##### Stored records

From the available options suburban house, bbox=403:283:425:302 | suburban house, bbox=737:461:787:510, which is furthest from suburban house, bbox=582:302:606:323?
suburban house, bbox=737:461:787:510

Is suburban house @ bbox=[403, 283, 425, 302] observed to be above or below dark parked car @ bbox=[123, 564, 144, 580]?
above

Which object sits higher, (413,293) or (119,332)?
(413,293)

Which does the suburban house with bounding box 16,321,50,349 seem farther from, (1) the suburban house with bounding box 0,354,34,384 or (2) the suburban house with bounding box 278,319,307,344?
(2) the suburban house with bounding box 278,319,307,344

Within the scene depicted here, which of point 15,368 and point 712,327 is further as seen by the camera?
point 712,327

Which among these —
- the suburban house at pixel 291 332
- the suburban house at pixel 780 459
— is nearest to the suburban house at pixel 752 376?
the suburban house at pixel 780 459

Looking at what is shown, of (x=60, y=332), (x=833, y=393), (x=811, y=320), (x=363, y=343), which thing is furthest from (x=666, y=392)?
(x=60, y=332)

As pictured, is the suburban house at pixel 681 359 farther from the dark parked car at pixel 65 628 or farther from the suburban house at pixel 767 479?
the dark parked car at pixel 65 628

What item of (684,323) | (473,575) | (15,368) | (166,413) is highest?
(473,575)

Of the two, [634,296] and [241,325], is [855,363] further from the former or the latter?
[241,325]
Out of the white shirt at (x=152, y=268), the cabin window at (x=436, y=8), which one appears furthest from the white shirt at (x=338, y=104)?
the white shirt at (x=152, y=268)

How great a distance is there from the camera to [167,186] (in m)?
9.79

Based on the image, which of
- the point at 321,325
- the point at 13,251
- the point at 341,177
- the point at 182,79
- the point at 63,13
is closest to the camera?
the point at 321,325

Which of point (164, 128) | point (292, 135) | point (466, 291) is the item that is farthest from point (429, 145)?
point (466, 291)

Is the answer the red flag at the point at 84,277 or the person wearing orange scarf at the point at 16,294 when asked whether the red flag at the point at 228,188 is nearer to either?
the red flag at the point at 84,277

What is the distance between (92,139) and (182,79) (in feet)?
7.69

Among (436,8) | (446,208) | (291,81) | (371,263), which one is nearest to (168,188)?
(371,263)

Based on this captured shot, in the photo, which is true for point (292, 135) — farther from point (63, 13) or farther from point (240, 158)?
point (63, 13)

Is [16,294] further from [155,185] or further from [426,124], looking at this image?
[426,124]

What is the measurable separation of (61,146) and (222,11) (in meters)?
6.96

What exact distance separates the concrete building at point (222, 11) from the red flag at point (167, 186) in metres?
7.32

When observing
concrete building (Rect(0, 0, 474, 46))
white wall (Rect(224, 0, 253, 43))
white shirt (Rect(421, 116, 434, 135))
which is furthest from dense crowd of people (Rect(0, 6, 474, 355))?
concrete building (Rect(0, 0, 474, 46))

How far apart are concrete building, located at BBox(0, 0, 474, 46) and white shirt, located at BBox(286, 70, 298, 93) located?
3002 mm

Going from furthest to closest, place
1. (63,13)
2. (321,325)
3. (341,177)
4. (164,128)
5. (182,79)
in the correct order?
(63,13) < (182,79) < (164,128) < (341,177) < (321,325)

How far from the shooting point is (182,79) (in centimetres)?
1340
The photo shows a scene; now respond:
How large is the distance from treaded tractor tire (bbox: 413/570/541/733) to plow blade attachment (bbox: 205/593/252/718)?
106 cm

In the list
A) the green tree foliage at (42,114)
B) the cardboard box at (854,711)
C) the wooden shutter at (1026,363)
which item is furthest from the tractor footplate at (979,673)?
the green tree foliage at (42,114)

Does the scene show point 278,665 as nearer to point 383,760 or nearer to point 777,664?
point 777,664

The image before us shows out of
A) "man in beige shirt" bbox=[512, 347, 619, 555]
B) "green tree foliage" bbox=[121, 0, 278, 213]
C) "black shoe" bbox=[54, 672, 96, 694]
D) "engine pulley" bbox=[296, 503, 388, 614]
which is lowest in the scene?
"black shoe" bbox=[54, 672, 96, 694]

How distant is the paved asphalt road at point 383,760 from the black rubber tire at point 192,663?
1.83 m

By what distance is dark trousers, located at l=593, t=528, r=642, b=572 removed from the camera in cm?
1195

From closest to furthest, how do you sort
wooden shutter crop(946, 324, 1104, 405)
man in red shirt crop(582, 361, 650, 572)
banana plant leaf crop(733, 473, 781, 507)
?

##########

Given problem:
Reproduce everything from the line containing "The image before us shows out of" down to the end of the listing as a numbered list, omitting blank lines.

Response below:
1. The image before us shows out of
2. A) "man in beige shirt" bbox=[512, 347, 619, 555]
3. B) "green tree foliage" bbox=[121, 0, 278, 213]
4. C) "black shoe" bbox=[54, 672, 96, 694]
5. D) "engine pulley" bbox=[296, 503, 388, 614]
6. which is lowest in the scene?
7. "black shoe" bbox=[54, 672, 96, 694]
8. How distant is the paved asphalt road at point 383,760 from the black rubber tire at point 192,663?
9. 1.83 m
10. By what distance is dark trousers, located at l=593, t=528, r=642, b=572 removed from the camera in cm?
11. 1195
12. From closest to furthest, how do you sort
13. wooden shutter crop(946, 324, 1104, 405)
14. man in red shirt crop(582, 361, 650, 572)
15. banana plant leaf crop(733, 473, 781, 507)
16. ?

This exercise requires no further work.